His voice is low and urgent. “My brother and I grew up on a farm in orange groves. It had been in our family for hundreds of years. But the Israelis wanted the land, wanted to drive us from it.” He takes a deep breath. “When I was eleven, we came home from school down the long, straight track that led to the farmhouse. Our mother, then our father, ran out of the house. There was a burst of gunfire. They fell, face down. Dead. I dragged my brother into the long grass, and we hid till it was dark. Then we left. We never went back. Couldn’t.” He turns toward me. “Tell me—where would you be if that had happened to you?” He looks right at me. “Might you be here too?”
I can’t answer him.
37
1230h
I get back from speaking with Jamal and find David and Tim sitting in my chairs, trying to play whist despite the heat. I sit down and tell them the story of Jamal and his parents. They listen intently, David glancing up occasionally, Tim chewing his thumbnail.
“That’s terrible,” Tim says at the end.
“He asked me what I’d do if I were him,” I say.
“Well, I doubt you’d blow up a planeload of innocent people!” David says vehemently.
“No, but we’ve no idea what it must be like,” I say. “And if the world won’t listen, and you’re going through so much . . . I mean, it’s not that simple, is it?”
“Suppose not.” David isn’t convinced. “And you think he’s telling the truth?”
“Yes, I do,” I say.
They finish their game.
Tim throws down his cards. “I give up trying to win against you.” He clambers across to the other side of the plane.
“What are you doing?” I call.
“Checking Fred.”
“You might let him win sometime,” I say to David.
“Yes, I should, really,” he says. “Though he is getting better.”
I watch Tim reach down and pull Fred’s tin out from under his chair.
“He’s gone!” he cries.
David and I stare across at him.
“I hid him up under there, behind my school blazer,” he says.
I clamber over to look. The ti
n’s empty but for a little water and a slop of brown weed.
“But, Tim, how?” I ask.
“He was getting too hot, so I left the lid off,” he says. “Dad said I had to be careful . . .” Tears spill down his cheeks. “He said I had to . . .” He starts to sob.
I put my arms around him. “We’ll find him. We really will. He can’t have gone far. David, you ask the people in front and behind to look. See if they can see him. Tell them to be careful! I’ll stay here and look under these chairs with Tim.”

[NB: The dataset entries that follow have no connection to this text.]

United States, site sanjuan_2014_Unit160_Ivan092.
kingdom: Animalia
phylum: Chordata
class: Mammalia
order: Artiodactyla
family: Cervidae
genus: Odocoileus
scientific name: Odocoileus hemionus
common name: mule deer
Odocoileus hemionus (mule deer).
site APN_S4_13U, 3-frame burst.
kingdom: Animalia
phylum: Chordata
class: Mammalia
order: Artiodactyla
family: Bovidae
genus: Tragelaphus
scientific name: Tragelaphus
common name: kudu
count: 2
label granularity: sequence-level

“What if someone treads on him?” Tim wails. “He’ll be . . . !” He’s really sobbing now.
David’s still standing in the aisle. “Shouldn’t I help you look around here first?”

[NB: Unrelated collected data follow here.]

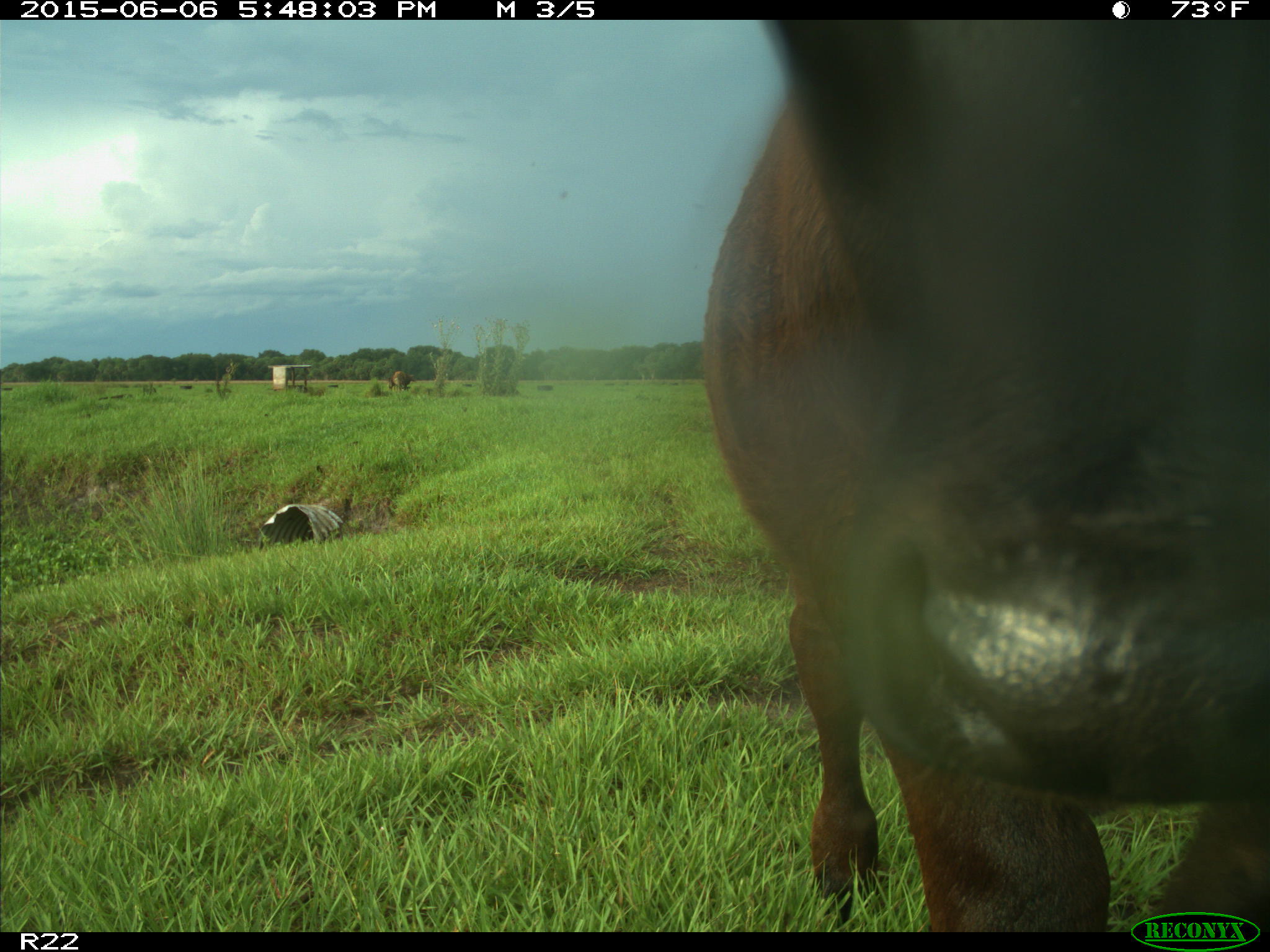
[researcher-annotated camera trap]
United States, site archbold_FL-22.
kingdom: Animalia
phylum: Chordata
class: Mammalia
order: Artiodactyla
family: Bovidae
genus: Bos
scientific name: Bos taurus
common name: domestic cow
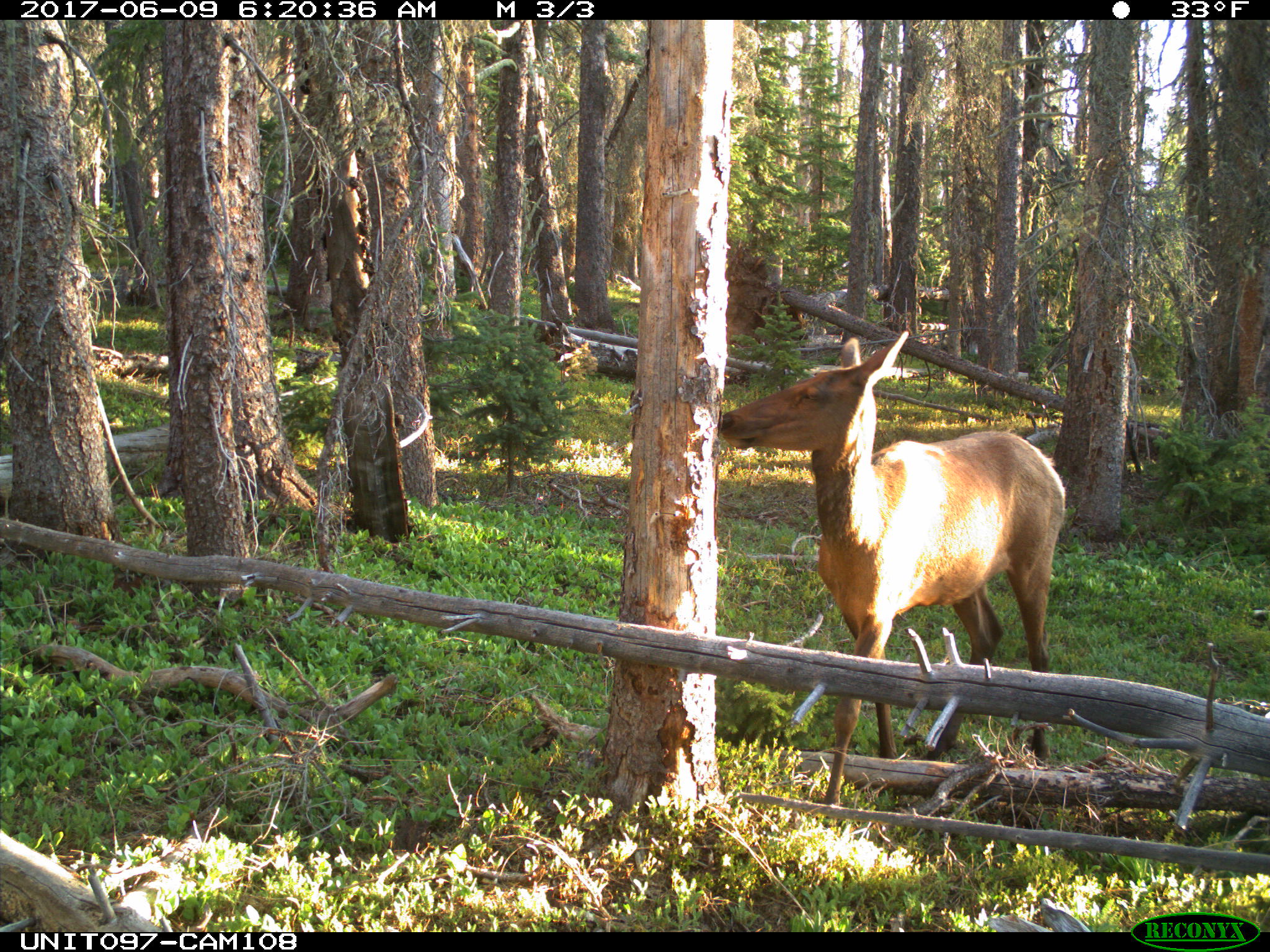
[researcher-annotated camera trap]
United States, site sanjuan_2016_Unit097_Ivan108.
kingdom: Animalia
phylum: Chordata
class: Mammalia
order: Artiodactyla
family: Cervidae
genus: Cervus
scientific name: Cervus elaphus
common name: red deer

“We’ll do that. Why don’t you go and tell Rosemary and the captain as well? Quickly! Tell everyone on the way to be really careful where they walk.”
David disappears, watching the ground, stepping carefully.
The captain comes straight down to see Tim, looking concerned. “How big’s this terrapin, Tim?”
Tim holds out one little trembling hand. “This big.” His voice is choked with emotion.
“OK, now, don’t you worry. We’ll find him. First we need to let everyone know he’s lost.” He goes off down the cabin.
Tim wipes his eyes, and we start searching very carefully around his seat and the ones behind and in front. We look in every nook and cranny, under every chair. We take down every tray and search in every magazine pocket.
But there’s no sign of Fred.
38
1315h
We search the rest of the cabin. It takes ages. Everyone tries to help, but as the minutes go by, Tim becomes more and more distraught. In the end I have to take him back to his seat to calm him down. He’s red eyed and morose and cannot be comforted. As though, after everything else that’s happened, losing his terrapin is the last straw. It’s like he’s shutting down. I talk quietly to him, telling him over and over how Fred couldn’t have gone far, that he’ll turn up eventually. Tim remains silent, then suddenly shudders into sobs again, as though all the grief in his small life is spilling out today, now, on this plane.